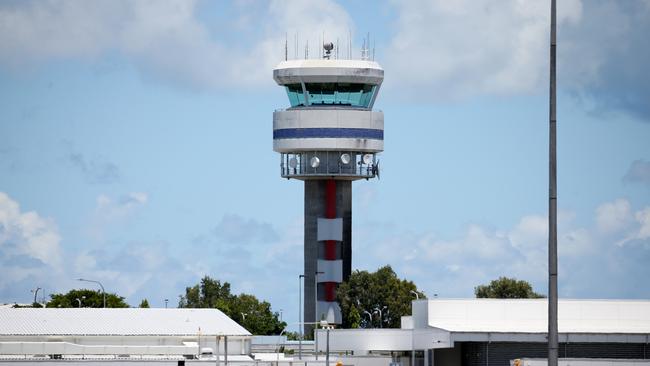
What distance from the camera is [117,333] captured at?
142 m

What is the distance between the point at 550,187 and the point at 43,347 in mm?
88477

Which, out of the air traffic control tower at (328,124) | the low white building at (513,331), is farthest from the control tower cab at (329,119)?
the low white building at (513,331)

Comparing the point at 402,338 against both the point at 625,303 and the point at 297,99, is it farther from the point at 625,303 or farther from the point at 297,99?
the point at 297,99

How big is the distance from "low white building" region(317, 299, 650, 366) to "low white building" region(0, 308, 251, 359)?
14.8m

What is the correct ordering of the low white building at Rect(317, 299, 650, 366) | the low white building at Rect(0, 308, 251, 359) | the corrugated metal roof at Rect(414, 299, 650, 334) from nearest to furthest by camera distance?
the low white building at Rect(317, 299, 650, 366) → the corrugated metal roof at Rect(414, 299, 650, 334) → the low white building at Rect(0, 308, 251, 359)

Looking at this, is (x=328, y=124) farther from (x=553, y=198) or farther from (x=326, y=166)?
(x=553, y=198)

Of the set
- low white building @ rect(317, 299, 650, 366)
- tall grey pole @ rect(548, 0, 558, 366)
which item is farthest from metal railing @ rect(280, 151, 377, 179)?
tall grey pole @ rect(548, 0, 558, 366)

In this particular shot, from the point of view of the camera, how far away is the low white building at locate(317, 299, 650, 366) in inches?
4456

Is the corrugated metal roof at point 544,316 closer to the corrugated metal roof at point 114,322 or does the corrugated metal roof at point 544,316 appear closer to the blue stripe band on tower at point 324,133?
the corrugated metal roof at point 114,322

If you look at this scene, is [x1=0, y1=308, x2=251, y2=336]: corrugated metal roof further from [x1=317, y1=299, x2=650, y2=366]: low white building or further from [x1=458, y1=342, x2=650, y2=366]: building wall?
[x1=458, y1=342, x2=650, y2=366]: building wall

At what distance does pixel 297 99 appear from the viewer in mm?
196375

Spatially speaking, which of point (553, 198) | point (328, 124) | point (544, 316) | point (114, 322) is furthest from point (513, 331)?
point (328, 124)

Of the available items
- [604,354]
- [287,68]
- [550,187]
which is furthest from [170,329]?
[550,187]

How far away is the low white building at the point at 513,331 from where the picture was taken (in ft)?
371
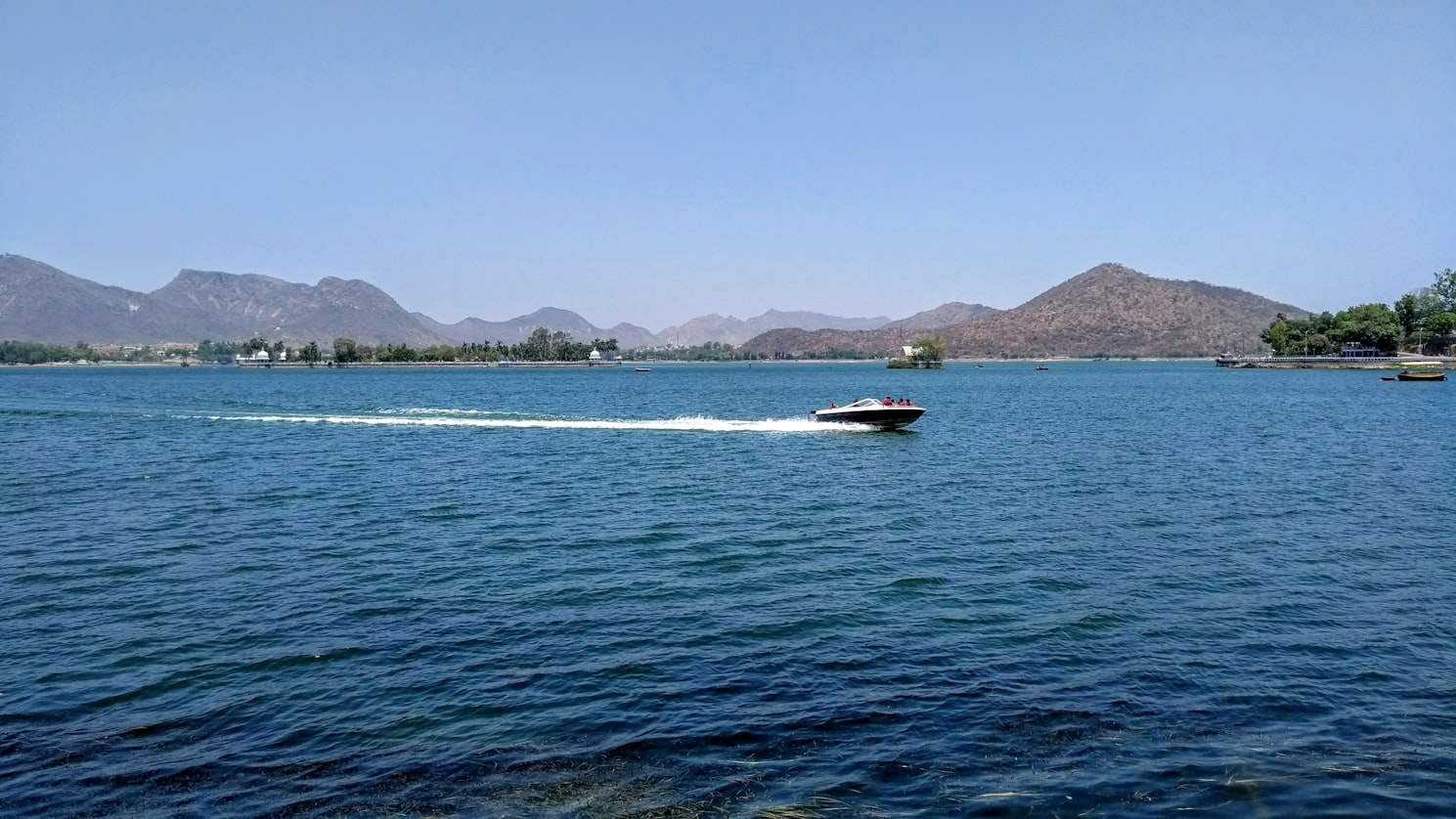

== == ==

* Task instructions
Transcribe all of the material above word for word, leaving out the pictures.

* Result
What distance from the camera is [117,333] captured at?
142 m

What is the distance between the point at 550,187 and the point at 43,347 in mm?
88477

Which, out of the air traffic control tower at (328,124) | the low white building at (513,331), is farthest from the control tower cab at (329,119)?
the low white building at (513,331)

Comparing the point at 402,338 against both the point at 625,303 and the point at 297,99, is it farther from the point at 625,303 or farther from the point at 297,99?
the point at 297,99

How big is the distance from "low white building" region(317, 299, 650, 366) to "low white building" region(0, 308, 251, 359)?
14.8m

What is the correct ordering of the low white building at Rect(317, 299, 650, 366) | the low white building at Rect(0, 308, 251, 359) | the corrugated metal roof at Rect(414, 299, 650, 334) from nearest to furthest by camera distance?
the low white building at Rect(317, 299, 650, 366) → the corrugated metal roof at Rect(414, 299, 650, 334) → the low white building at Rect(0, 308, 251, 359)

Looking at this, is (x=328, y=124) farther from (x=553, y=198) or farther from (x=326, y=166)?
(x=553, y=198)

Of the set
- low white building @ rect(317, 299, 650, 366)
- tall grey pole @ rect(548, 0, 558, 366)
which item is farthest from metal railing @ rect(280, 151, 377, 179)?
tall grey pole @ rect(548, 0, 558, 366)

In this particular shot, from the point of view of the camera, how far away is the low white building at locate(317, 299, 650, 366) in inches?
4456

Is the corrugated metal roof at point 544,316 closer to the corrugated metal roof at point 114,322 or does the corrugated metal roof at point 544,316 appear closer to the blue stripe band on tower at point 324,133?
the corrugated metal roof at point 114,322

If you look at this scene, is [x1=0, y1=308, x2=251, y2=336]: corrugated metal roof further from [x1=317, y1=299, x2=650, y2=366]: low white building or further from [x1=458, y1=342, x2=650, y2=366]: building wall?
[x1=458, y1=342, x2=650, y2=366]: building wall

At what distance does pixel 297 99 appear from the viewer in mm?
196375

Spatially speaking, which of point (553, 198) | point (328, 124) | point (544, 316) | point (114, 322) is furthest from point (513, 331)?
point (328, 124)

Of the available items
- [604,354]
- [287,68]
- [550,187]
which is furthest from [170,329]?
[550,187]

How far away is the low white building at the point at 513,331 from where the picture was taken (in ft)?
371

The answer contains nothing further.